Quando Bill Gates e outros se
enganaram
Contam que Natham Rotschild contratou um barco a
vapor para presenciar a batalha de Waterloo. Terminada a refrega, foi o
primeiro a chegar a Londres com a informação, que não deu a conhecer a ninguém.
Mas fez um gesto aterrador: rematar rápida e publicamente as suas ações. Isto
fez crer aos bolseiros — que sabiam de onde vinha Natham — que Napoleão tinha
ganho. Entretanto, por portas travessas, os seus corretores compravam e
compravam barato para ele no meio do pânico financeiro. No dia seguinte, quando
chegou a verdadeira notícia, subiram as ações muito acima da cotização anterior
à batalha. Então muitíssimas eram já de Nathan, incluindo as que vendeu e foram
recompradas pelos seus agentes. Foi assim como se fundou o ramo Rotschild de
Inglaterra: usando astuta e avessamente uma tecnologia novíssima — o barco a
vapor — que lhe deu uma vantagem estratégica sobre os financistas rotineiros.

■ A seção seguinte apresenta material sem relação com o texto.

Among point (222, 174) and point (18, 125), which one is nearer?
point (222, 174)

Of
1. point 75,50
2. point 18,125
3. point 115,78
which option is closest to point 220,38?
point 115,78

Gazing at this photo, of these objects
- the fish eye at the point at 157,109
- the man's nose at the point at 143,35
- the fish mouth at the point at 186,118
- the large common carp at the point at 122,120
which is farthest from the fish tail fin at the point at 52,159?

Não sei se este episódio é verificável, mas é significativo que se conte, pois,
se na época, a inovação tecnológica, ainda escassa, era estratégica, como será
hoje, quando se moderniza a cada minuto?
Os portugueses ainda hoje têm bem presente o aval de
um presidente da república à emissão de ações do BESCL. Na verdade, a subtileza
da mensagem não dizia às pessoas para comprarem, mas se o presidente
manifestava confiança, porque não comprar? Só que daqui não veio nenhum
Rostchild mas vieram muitas vítimas distraídas pela ambiguidade da informação.

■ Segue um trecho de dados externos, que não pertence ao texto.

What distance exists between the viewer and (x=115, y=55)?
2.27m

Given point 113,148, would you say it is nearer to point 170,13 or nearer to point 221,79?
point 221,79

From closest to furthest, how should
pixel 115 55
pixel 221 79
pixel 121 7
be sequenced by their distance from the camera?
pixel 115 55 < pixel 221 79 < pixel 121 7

Por outro lado, está confirmado o episódio em que
Napoleão recusou o invento da máquina a vapor. Também é verdade que a máquina a
vapor foi inventada antes de Fulton, em 1543 por Blasco de Garay. Fez a sua
primeira demonstração em Barcelona, mas o ministério da Fazenda, «seja por
superstição ou outro motivo», conta Andrés Belo, não quis dar os fundos para o
desenvolvimento desta tecnologia. Tanto Napoleão como Espanha pagaram caro esta
imprevisão. É fácil imaginar como teria mudado a história se um qualquer deles
tivesse adotado a máquina de vapor.
É o preço da arrogância desdenhosa de certas
tecnologias. Mais próxima no tempo temos o caso do Presidente da Hewlet Packard
perante Steve Jobs e Steve Wozniak, que pronunciou a famosa frase: «Quem quer
um computador pessoal?» A administração da Xerox desdenhou igualmente o computador
de interface gráfica que o seu laboratório de Palo Alto desenvolveu. Apple
Computer adoptou essa tecnologia e criou a Macintosh, a partir da qual se
expandiu a interface gráfica e tornou viável a World Wide Web.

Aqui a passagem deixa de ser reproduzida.